Toulouse, place du Capitole ; les frémissements d’avant-spectacle sont comme ceux d’un dimanche de début de saison. Avant de pénétrer dans la magnifique architecture de Guillaume Cammas, on se voit, s’interpelle, on retrouve ses connaissances et ses repères. Or, en ce dimanche de mai, ce n’est pas le début attendu d’une saison bien sûr, il s’agit plutôt, on veut le croire, de la fin définitive d’une interminable disette, qui aura privé les affamés de scène lyrique d’une nourriture dont on n’imaginait pas à quel point elle était vitale.
Cette faim enragée de revivre, de reprendre le cours des choses, unissait les quelques centaines d’heureux élus dans la salle (jauge au tiers oblige) et les protagonistes du jour, sur scène et dans la fosse. A peine Christophe Ghristi, le directeur musical, apparaît-il sur scène, visiblement ému de « rouvrir la maison », qu’il est longuement applaudi ; il a de plus la délicatesse de dédier cette matinée à Nicolas Joël, qui avait porté ici même cette production de La forza del destino en 1999, production que les aléas du moment vont priver de mise en scène. L’important est ailleurs : il s’agit de forcer le destin et de proposer, envers jauge et couvre-feu, six représentations en versions longues (matinées) ou courtes (soirées), afin de se jouer une ultime fois de la tyrannie de l’ennemi invisible.
Ce fut une étonnante chose de découvrir une partition portée par un orchestre pour ainsi dire chambriste : des vents quasiment pas doublés, les cordes fortement réduites, tout cela dans un savant travail de réduction mené par le collectif Lacroch’ et notamment Philippe Perrin, son co-fondateur. L’équilibre musical est pourtant maintenu par Paolo Arrivabeni, à l’exception notable toutefois de quelques passages de l’ouverture (il s’agit de la version de 1869), où les deux contrebasses nous ont semblé trop lourdement appuyer les violoncelles, au risque de déséquilibrer l’ensemble. Les pupitres (une clarinette de toute beauté) sont bien mis en avant et donne une impression de dentelle orchestrale, certes totalement inattendue et historiquement improbable, mais du plus bel effet dans l’accompagnement de certaines scènes. Sans parler d’une pâte orchestrale plus légère qui aura permis à quelques voix de s’affirmer sans avoir à puiser dans les retranchements.

_Consigne 1_
Dans l'extrait consacré à la réouverture du Capitole de Toulouse, à qui Christophe Ghristi dédie-t-il la matinée ?
L'extrait n'a aucun lien avec les enregistrements.

(Entrées du jeu de données)
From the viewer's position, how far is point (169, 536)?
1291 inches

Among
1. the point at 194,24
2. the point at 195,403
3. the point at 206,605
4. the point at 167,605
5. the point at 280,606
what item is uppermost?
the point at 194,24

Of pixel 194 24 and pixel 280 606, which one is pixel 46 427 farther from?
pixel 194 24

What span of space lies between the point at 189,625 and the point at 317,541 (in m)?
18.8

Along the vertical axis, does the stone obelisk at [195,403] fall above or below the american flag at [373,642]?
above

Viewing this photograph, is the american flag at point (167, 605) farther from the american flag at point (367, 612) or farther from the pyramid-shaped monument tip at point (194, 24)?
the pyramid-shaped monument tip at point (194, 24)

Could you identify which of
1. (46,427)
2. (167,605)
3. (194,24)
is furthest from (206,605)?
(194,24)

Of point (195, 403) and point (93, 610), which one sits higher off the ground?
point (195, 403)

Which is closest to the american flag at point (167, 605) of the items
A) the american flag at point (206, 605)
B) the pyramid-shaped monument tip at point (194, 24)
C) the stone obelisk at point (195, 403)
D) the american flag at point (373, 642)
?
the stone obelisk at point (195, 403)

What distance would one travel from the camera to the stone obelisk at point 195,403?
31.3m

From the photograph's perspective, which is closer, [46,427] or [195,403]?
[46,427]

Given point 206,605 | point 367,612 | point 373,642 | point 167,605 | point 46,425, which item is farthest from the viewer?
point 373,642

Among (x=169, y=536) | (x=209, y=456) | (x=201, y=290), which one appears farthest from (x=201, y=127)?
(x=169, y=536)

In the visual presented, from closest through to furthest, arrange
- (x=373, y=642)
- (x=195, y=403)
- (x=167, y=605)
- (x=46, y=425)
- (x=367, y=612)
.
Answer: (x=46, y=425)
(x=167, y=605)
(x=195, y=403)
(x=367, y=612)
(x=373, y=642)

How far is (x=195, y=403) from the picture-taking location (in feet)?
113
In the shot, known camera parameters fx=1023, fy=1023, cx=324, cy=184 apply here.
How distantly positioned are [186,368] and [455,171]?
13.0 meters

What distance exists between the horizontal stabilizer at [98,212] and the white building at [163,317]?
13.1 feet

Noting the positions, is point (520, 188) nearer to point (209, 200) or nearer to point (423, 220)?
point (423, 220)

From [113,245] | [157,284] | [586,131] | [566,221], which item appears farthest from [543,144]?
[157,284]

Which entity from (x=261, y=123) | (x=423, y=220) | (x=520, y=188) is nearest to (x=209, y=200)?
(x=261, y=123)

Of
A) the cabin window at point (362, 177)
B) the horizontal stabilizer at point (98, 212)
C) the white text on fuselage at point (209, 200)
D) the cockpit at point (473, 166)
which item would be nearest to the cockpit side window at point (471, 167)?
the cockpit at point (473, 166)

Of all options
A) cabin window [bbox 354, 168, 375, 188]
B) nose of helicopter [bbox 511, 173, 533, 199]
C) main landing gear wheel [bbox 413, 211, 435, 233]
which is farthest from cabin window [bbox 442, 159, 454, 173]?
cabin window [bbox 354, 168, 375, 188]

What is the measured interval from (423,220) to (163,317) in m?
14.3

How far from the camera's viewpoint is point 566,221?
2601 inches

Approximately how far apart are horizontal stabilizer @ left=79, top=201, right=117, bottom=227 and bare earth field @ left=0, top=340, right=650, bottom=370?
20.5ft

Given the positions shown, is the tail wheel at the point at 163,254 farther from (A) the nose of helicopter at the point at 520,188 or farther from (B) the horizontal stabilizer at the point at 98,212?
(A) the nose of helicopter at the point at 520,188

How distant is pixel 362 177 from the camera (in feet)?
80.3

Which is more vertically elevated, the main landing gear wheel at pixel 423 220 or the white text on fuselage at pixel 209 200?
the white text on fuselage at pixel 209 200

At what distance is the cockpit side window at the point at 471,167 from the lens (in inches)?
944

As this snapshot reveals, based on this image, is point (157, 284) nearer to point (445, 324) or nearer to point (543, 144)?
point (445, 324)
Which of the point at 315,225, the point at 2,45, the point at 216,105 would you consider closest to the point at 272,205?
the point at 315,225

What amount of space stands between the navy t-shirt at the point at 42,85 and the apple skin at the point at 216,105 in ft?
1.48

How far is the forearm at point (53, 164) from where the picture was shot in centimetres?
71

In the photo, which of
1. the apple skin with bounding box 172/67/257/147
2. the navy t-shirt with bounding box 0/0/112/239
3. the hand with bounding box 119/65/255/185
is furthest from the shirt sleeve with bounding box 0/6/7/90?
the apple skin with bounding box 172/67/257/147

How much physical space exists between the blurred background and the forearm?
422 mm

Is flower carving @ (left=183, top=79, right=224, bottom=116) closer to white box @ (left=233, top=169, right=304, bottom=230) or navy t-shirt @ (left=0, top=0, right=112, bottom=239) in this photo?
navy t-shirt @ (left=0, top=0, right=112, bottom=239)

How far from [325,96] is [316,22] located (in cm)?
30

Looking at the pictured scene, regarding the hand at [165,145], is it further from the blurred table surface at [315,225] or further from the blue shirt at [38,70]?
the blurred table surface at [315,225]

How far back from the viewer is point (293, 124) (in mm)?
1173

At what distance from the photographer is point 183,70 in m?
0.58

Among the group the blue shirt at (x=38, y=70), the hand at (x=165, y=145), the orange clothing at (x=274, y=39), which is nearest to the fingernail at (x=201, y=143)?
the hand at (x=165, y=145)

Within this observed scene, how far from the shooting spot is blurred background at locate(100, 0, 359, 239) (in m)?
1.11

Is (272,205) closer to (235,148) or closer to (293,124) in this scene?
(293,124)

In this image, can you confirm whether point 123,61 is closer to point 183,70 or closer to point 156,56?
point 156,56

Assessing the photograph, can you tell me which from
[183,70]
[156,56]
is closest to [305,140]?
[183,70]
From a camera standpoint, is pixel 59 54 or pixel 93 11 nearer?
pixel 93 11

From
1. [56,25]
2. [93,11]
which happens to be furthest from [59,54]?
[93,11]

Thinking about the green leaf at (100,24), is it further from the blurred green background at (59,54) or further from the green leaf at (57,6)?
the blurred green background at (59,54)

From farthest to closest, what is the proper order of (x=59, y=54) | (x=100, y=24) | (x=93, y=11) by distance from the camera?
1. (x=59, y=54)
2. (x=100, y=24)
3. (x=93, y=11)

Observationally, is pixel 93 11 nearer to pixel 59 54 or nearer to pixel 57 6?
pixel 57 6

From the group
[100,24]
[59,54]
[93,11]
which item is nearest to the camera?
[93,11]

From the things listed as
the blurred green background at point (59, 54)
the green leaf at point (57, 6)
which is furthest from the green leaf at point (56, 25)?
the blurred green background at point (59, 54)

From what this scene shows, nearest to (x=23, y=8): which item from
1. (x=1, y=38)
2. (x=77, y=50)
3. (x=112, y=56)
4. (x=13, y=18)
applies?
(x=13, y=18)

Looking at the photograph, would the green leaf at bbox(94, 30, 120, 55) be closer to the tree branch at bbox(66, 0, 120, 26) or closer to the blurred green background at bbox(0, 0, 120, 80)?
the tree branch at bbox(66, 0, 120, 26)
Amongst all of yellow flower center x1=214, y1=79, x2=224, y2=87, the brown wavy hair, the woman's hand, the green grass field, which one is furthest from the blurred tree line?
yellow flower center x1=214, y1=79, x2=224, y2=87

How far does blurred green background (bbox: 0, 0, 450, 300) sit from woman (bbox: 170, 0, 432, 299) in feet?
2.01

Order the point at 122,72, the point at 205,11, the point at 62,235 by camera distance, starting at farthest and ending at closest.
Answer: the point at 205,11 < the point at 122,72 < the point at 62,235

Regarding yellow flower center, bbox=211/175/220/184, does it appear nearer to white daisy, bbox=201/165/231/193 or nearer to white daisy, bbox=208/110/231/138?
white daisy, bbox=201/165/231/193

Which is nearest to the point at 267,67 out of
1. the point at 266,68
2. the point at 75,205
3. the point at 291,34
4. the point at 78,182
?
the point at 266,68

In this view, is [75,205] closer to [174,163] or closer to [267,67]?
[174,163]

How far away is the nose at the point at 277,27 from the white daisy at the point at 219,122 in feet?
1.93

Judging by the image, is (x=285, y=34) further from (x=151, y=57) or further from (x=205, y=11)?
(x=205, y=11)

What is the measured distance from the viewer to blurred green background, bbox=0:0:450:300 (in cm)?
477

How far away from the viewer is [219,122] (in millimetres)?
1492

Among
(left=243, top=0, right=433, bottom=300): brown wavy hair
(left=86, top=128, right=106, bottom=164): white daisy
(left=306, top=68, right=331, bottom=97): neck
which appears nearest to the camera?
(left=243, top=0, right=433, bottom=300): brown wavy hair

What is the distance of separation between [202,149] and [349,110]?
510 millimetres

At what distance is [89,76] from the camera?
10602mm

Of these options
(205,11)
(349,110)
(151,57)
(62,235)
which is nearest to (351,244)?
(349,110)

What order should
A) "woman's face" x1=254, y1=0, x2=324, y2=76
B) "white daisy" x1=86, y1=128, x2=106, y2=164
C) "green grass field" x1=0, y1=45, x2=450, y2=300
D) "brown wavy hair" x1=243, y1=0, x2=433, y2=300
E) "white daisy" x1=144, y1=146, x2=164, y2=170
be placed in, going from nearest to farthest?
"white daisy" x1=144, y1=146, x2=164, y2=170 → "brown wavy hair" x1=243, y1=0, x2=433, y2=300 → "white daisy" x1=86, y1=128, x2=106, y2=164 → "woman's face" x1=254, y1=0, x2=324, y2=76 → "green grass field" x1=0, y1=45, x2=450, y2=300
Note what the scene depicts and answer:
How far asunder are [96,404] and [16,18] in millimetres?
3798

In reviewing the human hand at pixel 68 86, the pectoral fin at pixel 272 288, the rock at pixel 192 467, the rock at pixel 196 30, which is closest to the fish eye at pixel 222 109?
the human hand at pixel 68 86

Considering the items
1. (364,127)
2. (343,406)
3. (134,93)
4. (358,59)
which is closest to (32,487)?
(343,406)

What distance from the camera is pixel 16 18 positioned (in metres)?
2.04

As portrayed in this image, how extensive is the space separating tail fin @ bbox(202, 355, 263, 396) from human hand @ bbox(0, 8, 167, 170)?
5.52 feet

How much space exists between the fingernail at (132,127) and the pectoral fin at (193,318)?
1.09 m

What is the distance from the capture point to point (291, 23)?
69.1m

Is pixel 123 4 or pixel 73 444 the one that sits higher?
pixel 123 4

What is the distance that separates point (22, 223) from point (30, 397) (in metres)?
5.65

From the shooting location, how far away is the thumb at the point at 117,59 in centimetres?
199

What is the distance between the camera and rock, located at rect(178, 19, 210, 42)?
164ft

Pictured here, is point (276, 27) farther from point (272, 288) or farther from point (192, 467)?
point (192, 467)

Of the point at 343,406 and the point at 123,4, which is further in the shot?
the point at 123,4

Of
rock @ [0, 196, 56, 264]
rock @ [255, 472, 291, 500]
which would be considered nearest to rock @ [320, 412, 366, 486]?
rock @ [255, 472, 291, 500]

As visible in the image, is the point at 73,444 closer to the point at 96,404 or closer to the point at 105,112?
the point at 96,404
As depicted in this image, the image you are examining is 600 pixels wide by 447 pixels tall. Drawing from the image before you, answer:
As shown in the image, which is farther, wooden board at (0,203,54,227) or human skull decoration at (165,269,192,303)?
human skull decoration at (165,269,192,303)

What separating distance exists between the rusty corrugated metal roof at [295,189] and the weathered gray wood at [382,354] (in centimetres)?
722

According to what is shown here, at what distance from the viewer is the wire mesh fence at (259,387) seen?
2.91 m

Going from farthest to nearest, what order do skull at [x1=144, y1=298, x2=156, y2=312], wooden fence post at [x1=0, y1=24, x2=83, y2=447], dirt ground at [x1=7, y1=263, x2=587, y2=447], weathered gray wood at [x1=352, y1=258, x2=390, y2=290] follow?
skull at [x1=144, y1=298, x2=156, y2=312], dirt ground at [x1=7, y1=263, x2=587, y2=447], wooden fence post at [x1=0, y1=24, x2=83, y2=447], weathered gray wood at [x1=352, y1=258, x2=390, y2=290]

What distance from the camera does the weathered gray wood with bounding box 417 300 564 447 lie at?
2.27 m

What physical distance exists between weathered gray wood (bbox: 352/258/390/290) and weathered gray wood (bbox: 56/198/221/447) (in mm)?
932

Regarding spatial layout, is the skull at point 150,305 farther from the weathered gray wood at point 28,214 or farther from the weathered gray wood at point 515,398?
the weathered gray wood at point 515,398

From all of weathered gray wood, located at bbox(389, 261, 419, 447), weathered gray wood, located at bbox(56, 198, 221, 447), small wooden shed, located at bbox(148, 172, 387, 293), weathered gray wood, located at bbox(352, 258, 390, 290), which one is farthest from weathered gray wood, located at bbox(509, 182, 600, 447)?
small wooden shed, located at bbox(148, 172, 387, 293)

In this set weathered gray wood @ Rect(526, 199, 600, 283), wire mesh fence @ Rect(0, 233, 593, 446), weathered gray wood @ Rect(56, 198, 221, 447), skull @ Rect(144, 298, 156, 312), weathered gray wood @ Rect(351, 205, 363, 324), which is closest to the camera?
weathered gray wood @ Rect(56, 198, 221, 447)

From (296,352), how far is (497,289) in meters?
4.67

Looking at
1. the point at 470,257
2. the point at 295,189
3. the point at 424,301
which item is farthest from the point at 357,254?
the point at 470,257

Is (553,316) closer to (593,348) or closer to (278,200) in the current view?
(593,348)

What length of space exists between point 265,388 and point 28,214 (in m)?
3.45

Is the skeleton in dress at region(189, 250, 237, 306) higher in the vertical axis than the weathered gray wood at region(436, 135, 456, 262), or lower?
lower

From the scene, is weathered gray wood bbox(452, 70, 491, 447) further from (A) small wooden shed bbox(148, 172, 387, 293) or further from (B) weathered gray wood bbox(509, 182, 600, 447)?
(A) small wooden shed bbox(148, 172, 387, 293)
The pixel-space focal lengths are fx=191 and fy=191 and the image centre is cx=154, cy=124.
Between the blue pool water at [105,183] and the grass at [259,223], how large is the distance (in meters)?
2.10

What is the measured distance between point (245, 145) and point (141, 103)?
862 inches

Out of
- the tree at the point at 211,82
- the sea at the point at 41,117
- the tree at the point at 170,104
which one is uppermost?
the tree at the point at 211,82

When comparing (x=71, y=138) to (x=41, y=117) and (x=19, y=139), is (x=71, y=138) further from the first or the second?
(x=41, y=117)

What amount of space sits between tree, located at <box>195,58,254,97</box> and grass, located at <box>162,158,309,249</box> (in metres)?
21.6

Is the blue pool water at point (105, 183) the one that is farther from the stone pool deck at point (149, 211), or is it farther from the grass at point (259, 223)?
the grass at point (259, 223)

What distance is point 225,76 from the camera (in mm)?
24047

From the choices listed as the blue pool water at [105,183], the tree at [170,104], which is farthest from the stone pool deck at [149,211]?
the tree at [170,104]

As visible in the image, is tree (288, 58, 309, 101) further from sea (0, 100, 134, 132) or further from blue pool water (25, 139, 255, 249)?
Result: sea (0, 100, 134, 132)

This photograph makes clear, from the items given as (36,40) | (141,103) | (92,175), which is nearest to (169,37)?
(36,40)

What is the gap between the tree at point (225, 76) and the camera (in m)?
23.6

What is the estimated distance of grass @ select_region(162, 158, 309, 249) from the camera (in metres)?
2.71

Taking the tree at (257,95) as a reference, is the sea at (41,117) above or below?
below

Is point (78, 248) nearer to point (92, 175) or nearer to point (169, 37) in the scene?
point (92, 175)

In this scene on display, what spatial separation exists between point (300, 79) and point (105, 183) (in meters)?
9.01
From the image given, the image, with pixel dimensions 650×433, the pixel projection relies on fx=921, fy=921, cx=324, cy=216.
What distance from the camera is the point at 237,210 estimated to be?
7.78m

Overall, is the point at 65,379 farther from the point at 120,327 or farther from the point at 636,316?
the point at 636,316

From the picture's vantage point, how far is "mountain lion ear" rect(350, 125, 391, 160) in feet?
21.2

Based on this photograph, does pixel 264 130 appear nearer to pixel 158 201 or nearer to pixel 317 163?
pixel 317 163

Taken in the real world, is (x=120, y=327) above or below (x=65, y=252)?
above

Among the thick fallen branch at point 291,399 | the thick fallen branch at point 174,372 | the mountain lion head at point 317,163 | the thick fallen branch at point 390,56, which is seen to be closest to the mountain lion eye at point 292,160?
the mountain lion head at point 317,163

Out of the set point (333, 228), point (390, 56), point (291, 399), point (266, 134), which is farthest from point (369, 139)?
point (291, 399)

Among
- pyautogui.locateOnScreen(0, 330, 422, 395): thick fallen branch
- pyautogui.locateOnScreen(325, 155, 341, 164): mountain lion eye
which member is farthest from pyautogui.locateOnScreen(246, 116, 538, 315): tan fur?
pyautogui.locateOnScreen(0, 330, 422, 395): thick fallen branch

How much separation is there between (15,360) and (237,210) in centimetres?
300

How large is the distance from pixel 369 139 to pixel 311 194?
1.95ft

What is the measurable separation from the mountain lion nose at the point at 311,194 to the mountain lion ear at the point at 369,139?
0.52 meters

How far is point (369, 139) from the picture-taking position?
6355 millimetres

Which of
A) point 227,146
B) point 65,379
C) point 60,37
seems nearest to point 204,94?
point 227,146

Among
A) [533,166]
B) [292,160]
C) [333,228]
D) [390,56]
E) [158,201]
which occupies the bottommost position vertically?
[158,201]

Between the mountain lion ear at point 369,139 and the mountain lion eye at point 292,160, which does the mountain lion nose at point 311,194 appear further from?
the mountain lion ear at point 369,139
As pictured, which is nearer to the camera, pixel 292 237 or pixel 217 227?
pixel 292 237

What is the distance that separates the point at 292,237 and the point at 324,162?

_Consigne 2_
Présentez sous forme de liste JSON de chaînes, à raison d'une chaîne par ligne et sans les lignes vides, les lignes des enregistrements depuis celle qui contient "As visible in the image, is tree" jusqu'à celle qui contient "Result: sea (0, 100, 134, 132)", cette dernière comprise.

_Réponse attendue 1_
À Nicolas Joël.

_Réponse attendue 2_
[
  "As visible in the image, is tree (288, 58, 309, 101) further from sea (0, 100, 134, 132) or further from blue pool water (25, 139, 255, 249)?",
  "Result: sea (0, 100, 134, 132)"
]